Whenever the ecumenical task looks a bit daunting – and when has it not? – we do well to remember what drives it. Not some vague notion that it’s nice to be nice to other Christians. Not some coterie of ecumaniacs with nothing better to do with their time than sit in meetings. Not even the strenuous efforts of things called ‘councils of churches’. What drives it is not us, at all.
For, to adapt some words of George Bernard Shaw, ecumenism is not “a game which we play” but “a game played upon us”. We are not gathering the churches. They are being gathered by our reconciling Lord, to whom in different and faltering ways they are trying to respond.
There will be times, like 1948, when the movement seems obviously successful, and times when it seems to stagnate.

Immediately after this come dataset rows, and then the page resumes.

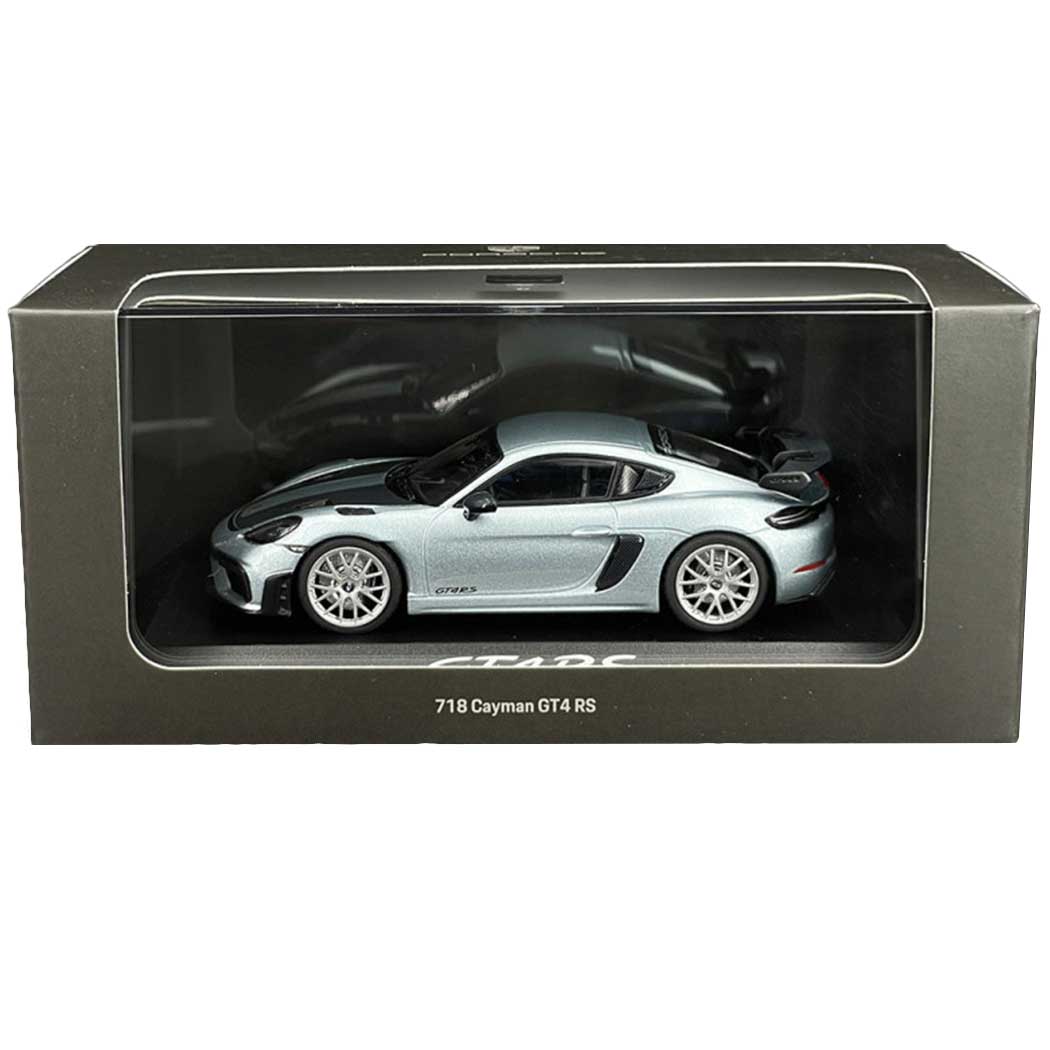楽天市場】【 ポルシェ 純正 即日出荷 】 モデルカー 718 ケイマン GT4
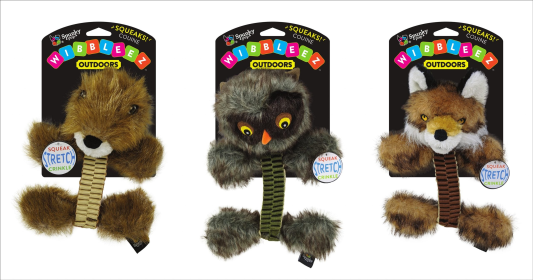 Wibbleez - Stretch & Squeak (size: Outdoors)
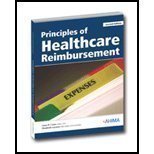 Book Cover Principles of Healthcare Reimbursement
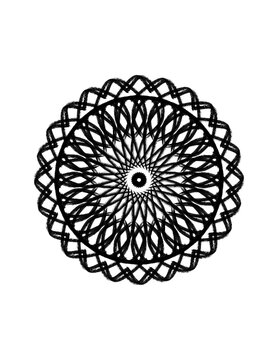 Decoration Mandala Design 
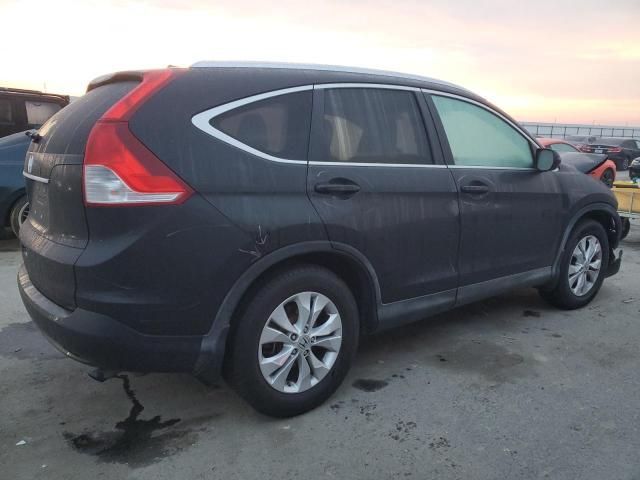 2012 Honda CR-V EXL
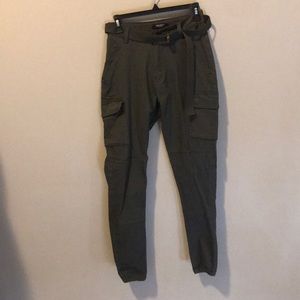 Windsor Pants & Jumpsuits - army green pants Windsor Pants & Jumpsuits - army green pants
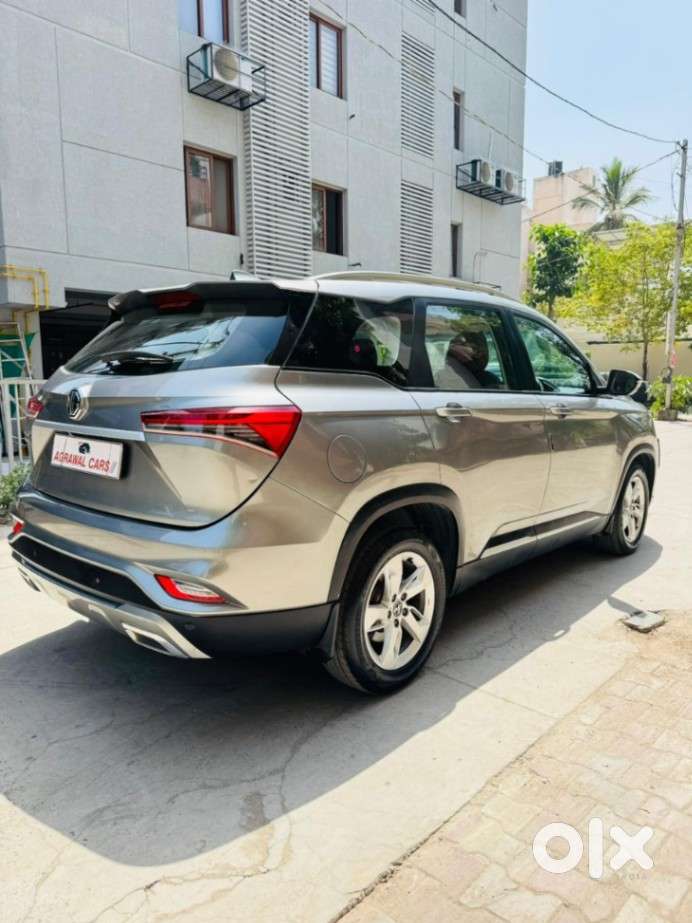 Mg Hector Plus 2.0 Select Diesel Turbo 7 Str, 2021, Diesel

Times when it is popular, and times when it recedes into the background. But, in good times and in bad, whether in 1948 or 2018, the movement goes on. As it must, for it is of God.
This night, then, let our hearts be thankful. Yes, for the World Council of Churches. Yes, for Michael Putney. Yes, for all who have been guiding, inspiring, resourcing and supporting our churches for this wonderful journey.
But let us, above all, give thanks to the Lord. Who never abandons His people to their conflicts and failures, who is leading us onwards yet towards the day when there will be visibly one Shepherd, one flock.